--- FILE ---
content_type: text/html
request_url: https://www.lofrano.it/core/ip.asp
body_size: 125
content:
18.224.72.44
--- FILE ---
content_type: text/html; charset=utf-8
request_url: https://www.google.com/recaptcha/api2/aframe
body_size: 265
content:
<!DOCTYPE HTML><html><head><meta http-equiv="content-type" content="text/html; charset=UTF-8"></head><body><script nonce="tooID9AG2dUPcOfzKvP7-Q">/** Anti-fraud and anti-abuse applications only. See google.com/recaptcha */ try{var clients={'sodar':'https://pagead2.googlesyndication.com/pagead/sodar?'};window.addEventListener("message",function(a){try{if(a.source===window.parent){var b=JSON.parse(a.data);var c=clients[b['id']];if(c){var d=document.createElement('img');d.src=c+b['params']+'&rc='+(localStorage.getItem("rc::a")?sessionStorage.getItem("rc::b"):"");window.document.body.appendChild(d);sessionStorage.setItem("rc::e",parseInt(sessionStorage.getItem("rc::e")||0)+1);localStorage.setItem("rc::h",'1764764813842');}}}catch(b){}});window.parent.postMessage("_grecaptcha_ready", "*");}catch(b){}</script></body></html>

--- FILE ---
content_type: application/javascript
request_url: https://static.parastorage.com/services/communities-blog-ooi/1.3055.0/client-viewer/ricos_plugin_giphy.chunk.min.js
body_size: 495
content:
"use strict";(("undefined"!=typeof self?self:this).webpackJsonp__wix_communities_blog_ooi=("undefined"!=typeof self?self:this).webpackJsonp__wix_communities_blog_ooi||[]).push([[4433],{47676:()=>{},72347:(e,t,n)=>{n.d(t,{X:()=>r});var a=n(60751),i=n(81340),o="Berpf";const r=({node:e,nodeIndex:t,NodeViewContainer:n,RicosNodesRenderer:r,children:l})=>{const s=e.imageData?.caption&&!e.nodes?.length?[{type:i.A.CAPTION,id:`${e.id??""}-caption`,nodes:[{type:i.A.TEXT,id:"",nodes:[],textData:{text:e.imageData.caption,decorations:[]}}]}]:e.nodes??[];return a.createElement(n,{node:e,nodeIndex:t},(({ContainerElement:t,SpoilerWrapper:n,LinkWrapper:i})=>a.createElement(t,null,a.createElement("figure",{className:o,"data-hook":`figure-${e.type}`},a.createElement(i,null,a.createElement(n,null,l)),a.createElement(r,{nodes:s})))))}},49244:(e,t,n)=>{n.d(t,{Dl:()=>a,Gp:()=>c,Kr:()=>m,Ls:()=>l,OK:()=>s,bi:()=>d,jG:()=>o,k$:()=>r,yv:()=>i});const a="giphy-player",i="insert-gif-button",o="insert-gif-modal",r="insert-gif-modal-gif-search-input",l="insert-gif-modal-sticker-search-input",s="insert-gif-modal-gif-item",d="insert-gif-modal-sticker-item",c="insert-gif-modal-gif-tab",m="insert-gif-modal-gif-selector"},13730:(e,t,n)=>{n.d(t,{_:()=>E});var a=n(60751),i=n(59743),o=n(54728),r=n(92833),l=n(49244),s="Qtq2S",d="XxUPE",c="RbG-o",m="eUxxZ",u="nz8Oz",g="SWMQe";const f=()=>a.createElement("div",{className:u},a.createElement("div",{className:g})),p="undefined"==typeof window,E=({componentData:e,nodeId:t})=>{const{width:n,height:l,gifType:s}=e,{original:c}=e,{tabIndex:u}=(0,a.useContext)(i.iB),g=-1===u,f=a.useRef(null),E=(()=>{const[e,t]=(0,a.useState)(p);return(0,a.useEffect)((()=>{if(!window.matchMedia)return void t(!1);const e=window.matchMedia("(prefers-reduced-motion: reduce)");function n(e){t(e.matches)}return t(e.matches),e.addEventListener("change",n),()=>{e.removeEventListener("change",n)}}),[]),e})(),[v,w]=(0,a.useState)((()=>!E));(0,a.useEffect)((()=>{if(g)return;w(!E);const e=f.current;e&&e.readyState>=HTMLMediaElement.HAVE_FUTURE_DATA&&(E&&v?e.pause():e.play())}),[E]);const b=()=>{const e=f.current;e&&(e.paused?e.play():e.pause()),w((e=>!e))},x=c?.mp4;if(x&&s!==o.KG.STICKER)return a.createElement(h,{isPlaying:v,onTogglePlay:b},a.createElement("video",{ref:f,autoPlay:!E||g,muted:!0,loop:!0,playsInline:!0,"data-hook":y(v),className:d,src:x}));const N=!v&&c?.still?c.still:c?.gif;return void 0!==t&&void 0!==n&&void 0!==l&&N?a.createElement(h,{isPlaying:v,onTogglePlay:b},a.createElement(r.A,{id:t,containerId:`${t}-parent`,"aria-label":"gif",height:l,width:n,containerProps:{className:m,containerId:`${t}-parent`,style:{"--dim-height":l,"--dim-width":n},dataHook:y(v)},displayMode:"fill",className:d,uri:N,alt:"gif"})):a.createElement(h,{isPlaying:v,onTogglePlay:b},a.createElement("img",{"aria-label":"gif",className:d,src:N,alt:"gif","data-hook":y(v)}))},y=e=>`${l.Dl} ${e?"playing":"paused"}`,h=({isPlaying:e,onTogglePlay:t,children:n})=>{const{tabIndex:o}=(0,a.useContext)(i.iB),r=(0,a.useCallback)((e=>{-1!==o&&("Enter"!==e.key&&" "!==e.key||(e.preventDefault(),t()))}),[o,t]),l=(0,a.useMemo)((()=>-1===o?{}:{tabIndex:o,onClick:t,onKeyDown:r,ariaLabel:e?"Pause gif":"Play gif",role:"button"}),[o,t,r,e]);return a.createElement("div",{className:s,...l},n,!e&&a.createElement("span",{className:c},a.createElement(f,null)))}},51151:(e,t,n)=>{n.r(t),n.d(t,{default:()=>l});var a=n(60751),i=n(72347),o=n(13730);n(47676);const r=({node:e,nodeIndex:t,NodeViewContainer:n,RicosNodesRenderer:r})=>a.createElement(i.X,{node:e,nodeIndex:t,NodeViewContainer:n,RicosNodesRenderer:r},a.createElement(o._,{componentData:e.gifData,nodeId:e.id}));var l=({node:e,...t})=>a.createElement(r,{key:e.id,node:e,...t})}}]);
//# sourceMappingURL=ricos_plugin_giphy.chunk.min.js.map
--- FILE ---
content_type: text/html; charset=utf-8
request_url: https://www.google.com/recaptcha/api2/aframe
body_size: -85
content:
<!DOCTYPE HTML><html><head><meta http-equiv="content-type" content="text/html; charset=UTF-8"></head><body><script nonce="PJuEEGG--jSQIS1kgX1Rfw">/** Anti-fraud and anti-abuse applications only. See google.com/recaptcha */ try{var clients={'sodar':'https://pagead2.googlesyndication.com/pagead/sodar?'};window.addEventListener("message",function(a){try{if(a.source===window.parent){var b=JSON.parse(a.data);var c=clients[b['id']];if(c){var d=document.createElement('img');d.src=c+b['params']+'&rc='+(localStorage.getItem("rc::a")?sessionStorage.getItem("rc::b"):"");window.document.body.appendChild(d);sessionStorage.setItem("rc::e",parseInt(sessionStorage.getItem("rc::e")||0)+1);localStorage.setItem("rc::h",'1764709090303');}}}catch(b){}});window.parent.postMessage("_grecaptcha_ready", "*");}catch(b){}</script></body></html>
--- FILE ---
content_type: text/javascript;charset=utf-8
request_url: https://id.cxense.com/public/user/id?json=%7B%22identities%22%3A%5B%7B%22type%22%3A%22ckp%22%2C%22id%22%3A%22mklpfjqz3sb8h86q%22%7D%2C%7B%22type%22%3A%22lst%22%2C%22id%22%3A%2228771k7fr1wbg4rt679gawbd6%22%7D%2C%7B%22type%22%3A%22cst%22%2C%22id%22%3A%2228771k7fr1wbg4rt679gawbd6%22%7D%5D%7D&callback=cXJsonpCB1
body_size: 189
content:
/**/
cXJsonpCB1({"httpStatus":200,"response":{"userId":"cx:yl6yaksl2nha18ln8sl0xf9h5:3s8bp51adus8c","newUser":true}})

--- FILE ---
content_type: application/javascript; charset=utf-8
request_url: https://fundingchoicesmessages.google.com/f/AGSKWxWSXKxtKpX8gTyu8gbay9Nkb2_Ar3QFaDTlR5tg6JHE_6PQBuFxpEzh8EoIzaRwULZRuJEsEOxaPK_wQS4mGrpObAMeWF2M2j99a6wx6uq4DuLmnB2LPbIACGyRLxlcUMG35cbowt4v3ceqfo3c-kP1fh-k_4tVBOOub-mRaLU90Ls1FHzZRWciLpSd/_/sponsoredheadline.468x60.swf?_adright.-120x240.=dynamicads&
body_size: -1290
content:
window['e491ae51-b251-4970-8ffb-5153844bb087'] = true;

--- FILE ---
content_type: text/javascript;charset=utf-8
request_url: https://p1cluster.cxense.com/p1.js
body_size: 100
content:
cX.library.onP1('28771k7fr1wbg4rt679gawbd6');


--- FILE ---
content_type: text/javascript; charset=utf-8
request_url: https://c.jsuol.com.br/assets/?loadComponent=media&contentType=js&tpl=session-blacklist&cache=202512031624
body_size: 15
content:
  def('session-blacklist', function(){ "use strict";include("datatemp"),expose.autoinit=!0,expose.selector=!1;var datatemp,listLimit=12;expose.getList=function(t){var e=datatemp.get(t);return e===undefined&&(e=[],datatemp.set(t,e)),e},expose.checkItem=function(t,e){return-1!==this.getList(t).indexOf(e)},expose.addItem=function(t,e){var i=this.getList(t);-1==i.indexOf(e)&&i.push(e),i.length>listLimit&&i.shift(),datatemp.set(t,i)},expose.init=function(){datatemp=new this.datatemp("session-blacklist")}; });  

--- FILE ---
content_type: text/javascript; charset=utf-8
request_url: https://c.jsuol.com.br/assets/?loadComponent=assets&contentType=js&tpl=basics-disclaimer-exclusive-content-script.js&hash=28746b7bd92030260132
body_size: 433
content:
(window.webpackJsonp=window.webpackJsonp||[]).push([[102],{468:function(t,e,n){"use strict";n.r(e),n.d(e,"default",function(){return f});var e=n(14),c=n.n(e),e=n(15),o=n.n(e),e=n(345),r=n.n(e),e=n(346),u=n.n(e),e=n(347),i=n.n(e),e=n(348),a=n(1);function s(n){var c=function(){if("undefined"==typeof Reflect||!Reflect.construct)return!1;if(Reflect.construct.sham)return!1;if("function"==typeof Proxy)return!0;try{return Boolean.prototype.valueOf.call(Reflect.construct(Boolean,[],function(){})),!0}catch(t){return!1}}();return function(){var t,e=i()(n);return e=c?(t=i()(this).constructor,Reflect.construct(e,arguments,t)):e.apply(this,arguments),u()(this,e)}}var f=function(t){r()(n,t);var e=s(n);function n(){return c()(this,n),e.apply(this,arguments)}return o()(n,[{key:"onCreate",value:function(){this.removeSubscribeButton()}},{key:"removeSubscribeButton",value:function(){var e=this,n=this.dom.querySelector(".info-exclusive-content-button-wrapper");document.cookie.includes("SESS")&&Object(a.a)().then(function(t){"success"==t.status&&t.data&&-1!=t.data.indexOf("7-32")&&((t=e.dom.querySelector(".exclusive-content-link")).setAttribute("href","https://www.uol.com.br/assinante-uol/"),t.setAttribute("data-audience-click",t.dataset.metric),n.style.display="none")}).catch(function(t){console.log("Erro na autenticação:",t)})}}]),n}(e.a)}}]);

• **WORK INSTRUCTION**:
Of the lines above, extract only those from the line with "body_size: 189" to the line with "content_type: application/javascript; charset=utf-8", both included, exactly as written.

• **EXERCISE OUTPUT**:
body_size: 189
content:
/**/
cXJsonpCB1({"httpStatus":200,"response":{"userId":"cx:yl6yaksl2nha18ln8sl0xf9h5:3s8bp51adus8c","newUser":true}})

--- FILE ---
content_type: application/javascript; charset=utf-8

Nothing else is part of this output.